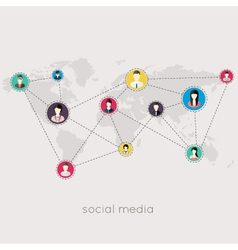 Flat icons for social media and network connection vector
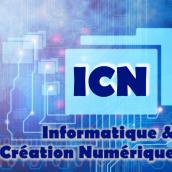 Option facultative ICN pour tous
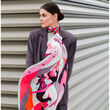 Debbie Millington Harlequin Dancers Silk Scarf  136cm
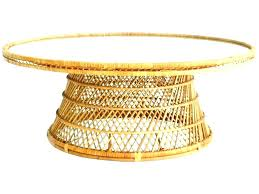 wicker coffee table round wicker ottoman round wicker coffee table rattan ottoman round fascinating round wicker ottoman round wicker wicker coffee table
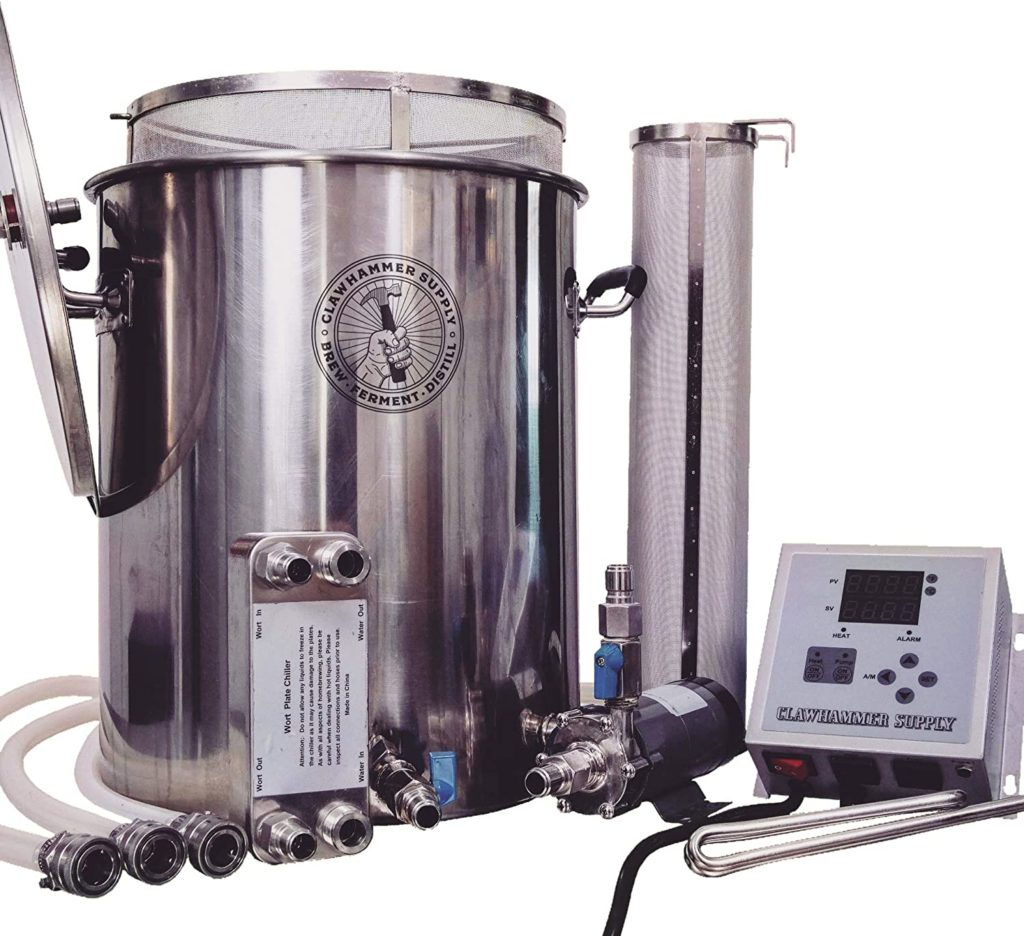 Clawhammer Supply's Electric Home Brewing System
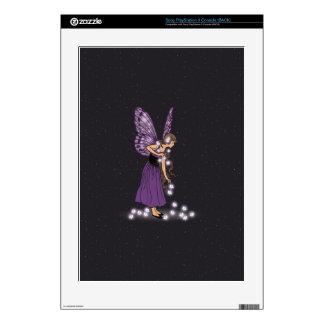 Glowing Star Flowers Pretty Purple Fairy Girl PS3 Decal
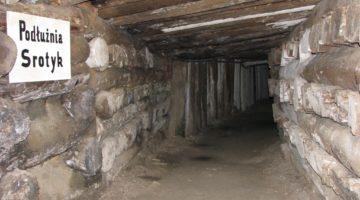Wieliczka – Szyb Regis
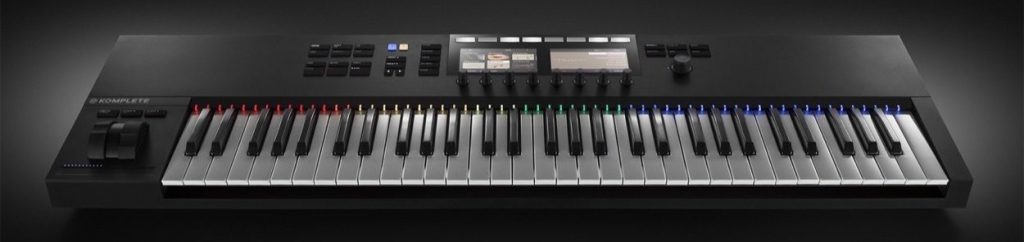 SLR Staff Picks for July 2019 - Midi Controllers - Sample Library Review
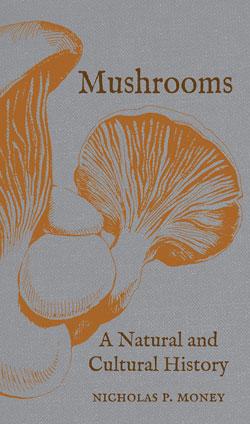 book cover Mushrooms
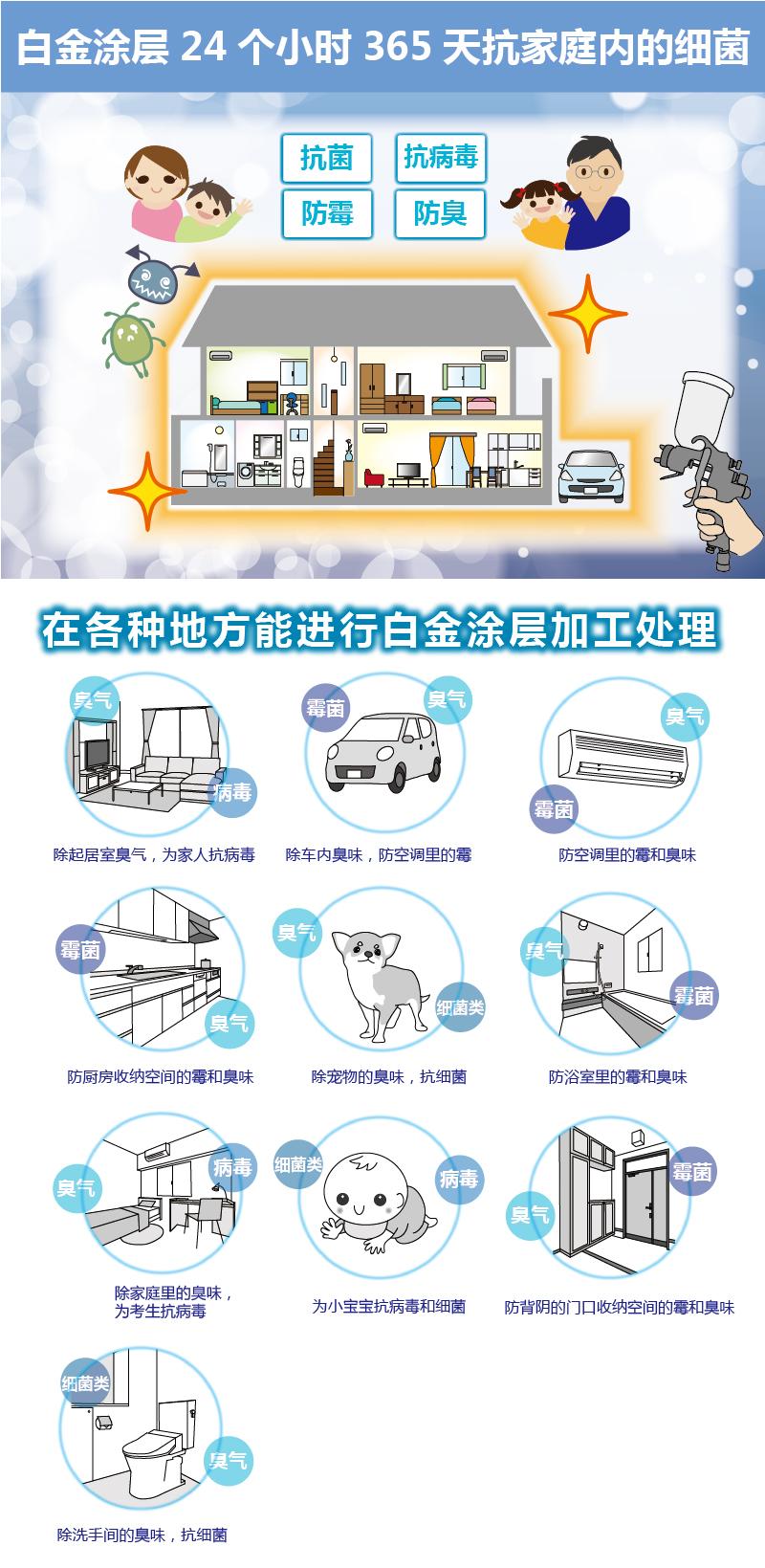ecolotex-chinese-item01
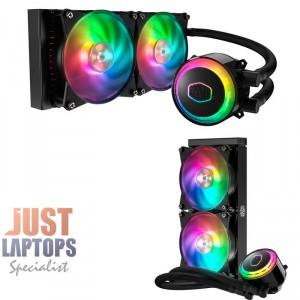 Cooler Master MasterLiquid ML240R Full RGB Liquid Cooler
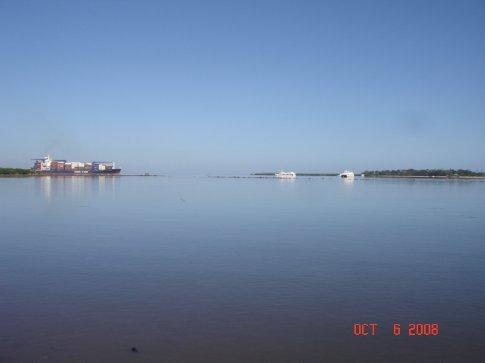The wharf in Lautoka.
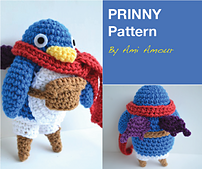 Prinnypattern_small_best_fit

☆ ☆ ☆ ☆ ☆

* [PROBLEM DESCRIPTION]: Each record should be printed exactly as it appears, leaving the pictures out.

* [SOLVED EXERCISE]:
 Flat icons for social media and network connection vector
 Option facultative ICN pour tous
 Debbie Millington Harlequin Dancers Silk Scarf  136cm
 wicker coffee table round wicker ottoman round wicker coffee table rattan ottoman round fascinating round wicker ottoman round wicker wicker coffee table
 Clawhammer Supply's Electric Home Brewing System
 Glowing Star Flowers Pretty Purple Fairy Girl PS3 Decal
Wieliczka – Szyb Regis
 SLR Staff Picks for July 2019 - Midi Controllers - Sample Library Review
 book cover Mushrooms
ecolotex-chinese-item01
 Cooler Master MasterLiquid ML240R Full RGB Liquid Cooler
The wharf in Lautoka.
 Prinnypattern_small_best_fit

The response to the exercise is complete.